++++ VORGEGEBENER TEXT

Tatsächlich haben derartige Rechner, die auf den ersten Blick eher wie ein Physiklabor oder bei flüchtigem Hinsehen auch wie eine alte Telefonzentrale aussehen, enormes disruptives Potenzial. Sie sind ebenso wie Quantencomputer von Natur aus massiv parallel und im Vergleich zu digitalen Rechnern von Haus aus enorm energieeffizient.
Das Programm als Hardware-Modell
Letztlich wird mit einem Analogrechner eine bestimmte zu lösende Aufgabe - bildlich gesprochen - mit einer Art Techno-Lego modelliert. Die einzelnen Lösungsmodule werden mit Kabeln verbunden, der Aufbau ist so zusagen das Programm.
Statt einer Eingabemaske gibt es ein hochpräzises Potenziometer. Haupt- und Massenspeicher werden nicht benötigt und das Ergebnis wird per Oszilloskop, XY-Schreiber oder Multimeter ausgelesen.

++++++++

AUFGABENSTELLUNG
1. Womit wird laut dem Text über Analogrechner das Ergebnis ausgelesen?
2. Ersetze bitte in den Einträgen im Abschnitt von der Zeile mit "Is the fountain" bis einschließlich der Zeile mit "Answer: the red" das Wort "camera" durch "lens". Gib nur diesen Abschnitt wieder, sonst unverändert.

++++ DATENAUSZUG

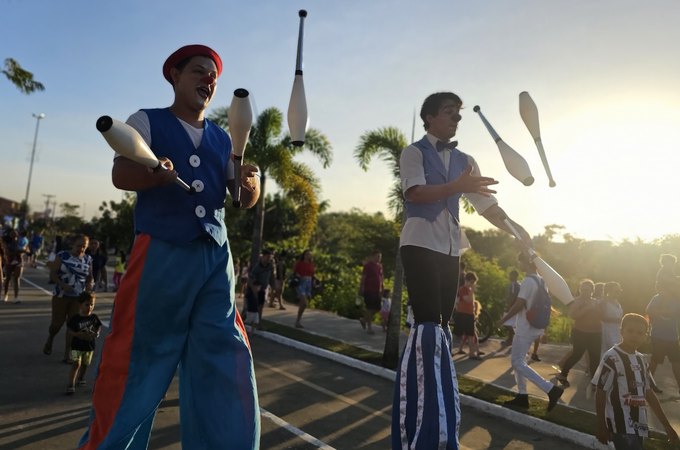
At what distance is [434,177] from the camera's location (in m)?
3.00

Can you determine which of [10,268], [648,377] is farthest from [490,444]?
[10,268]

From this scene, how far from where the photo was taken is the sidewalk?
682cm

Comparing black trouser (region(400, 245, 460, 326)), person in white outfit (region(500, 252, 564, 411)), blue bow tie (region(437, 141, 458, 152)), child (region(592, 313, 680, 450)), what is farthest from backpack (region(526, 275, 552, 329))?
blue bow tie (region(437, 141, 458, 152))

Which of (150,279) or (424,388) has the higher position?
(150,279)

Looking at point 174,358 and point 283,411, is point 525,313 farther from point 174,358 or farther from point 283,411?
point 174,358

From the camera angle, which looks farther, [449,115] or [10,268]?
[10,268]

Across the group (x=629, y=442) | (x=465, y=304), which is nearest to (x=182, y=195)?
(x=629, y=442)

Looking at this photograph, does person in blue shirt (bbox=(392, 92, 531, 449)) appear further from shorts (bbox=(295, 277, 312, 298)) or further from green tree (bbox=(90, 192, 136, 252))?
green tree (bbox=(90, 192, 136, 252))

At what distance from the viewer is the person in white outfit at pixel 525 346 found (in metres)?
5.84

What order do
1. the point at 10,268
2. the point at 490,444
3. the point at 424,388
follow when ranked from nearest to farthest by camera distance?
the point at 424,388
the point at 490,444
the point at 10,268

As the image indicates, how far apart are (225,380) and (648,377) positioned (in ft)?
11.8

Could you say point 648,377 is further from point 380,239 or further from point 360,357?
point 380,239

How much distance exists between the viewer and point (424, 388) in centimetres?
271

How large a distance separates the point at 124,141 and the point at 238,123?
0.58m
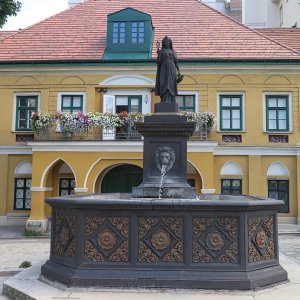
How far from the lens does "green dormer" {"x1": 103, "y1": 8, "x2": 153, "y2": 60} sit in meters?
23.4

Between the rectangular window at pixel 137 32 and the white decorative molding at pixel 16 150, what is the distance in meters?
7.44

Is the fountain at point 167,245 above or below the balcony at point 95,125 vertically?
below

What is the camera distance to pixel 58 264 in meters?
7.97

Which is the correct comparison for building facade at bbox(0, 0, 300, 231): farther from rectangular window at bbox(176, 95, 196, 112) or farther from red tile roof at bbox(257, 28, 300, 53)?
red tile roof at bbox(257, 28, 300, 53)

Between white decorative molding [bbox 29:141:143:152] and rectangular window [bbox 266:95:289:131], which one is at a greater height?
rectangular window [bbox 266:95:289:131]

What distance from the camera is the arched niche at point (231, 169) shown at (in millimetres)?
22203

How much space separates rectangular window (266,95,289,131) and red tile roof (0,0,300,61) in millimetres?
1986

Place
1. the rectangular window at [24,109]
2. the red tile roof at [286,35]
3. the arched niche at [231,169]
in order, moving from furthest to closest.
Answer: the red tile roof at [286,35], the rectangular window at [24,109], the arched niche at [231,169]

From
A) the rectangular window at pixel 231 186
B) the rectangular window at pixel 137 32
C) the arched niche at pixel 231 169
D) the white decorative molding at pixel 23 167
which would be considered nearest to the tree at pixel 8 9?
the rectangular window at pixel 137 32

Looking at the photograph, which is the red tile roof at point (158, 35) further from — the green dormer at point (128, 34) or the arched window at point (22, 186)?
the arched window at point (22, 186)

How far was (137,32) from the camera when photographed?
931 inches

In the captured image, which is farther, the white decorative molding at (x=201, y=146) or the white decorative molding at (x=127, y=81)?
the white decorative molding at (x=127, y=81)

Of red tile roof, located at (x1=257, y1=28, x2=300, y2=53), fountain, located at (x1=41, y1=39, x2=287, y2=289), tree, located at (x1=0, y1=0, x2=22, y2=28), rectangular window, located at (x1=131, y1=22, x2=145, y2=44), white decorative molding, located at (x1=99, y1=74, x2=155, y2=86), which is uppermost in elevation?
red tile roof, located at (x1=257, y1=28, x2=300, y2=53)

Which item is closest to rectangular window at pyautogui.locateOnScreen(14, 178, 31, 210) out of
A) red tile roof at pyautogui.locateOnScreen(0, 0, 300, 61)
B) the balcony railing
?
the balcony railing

++++++++

LÖSUNGEN
1. Per Oszilloskop, XY-Schreiber oder Multimeter.

2.
Is the fountain at point 167,245 above or below the balcony at point 95,125 vertically?
below

What is the lens distance to pixel 58 264 in meters?
7.97

Which is the correct comparison for building facade at bbox(0, 0, 300, 231): farther from rectangular window at bbox(176, 95, 196, 112) or farther from red tile roof at bbox(257, 28, 300, 53)?
red tile roof at bbox(257, 28, 300, 53)

Between white decorative molding [bbox 29:141:143:152] and rectangular window [bbox 266:95:289:131], which one is at a greater height?
rectangular window [bbox 266:95:289:131]

What distance from the lens is the arched niche at point (231, 169) shown at (in millimetres)?
22203

How much space separates rectangular window (266,95,289,131) and red tile roof (0,0,300,61) in millimetres?
1986

Place
1. the rectangular window at [24,109]
2. the red tile roof at [286,35]
3. the arched niche at [231,169]
in order, moving from furthest to closest.
Answer: the red tile roof at [286,35], the rectangular window at [24,109], the arched niche at [231,169]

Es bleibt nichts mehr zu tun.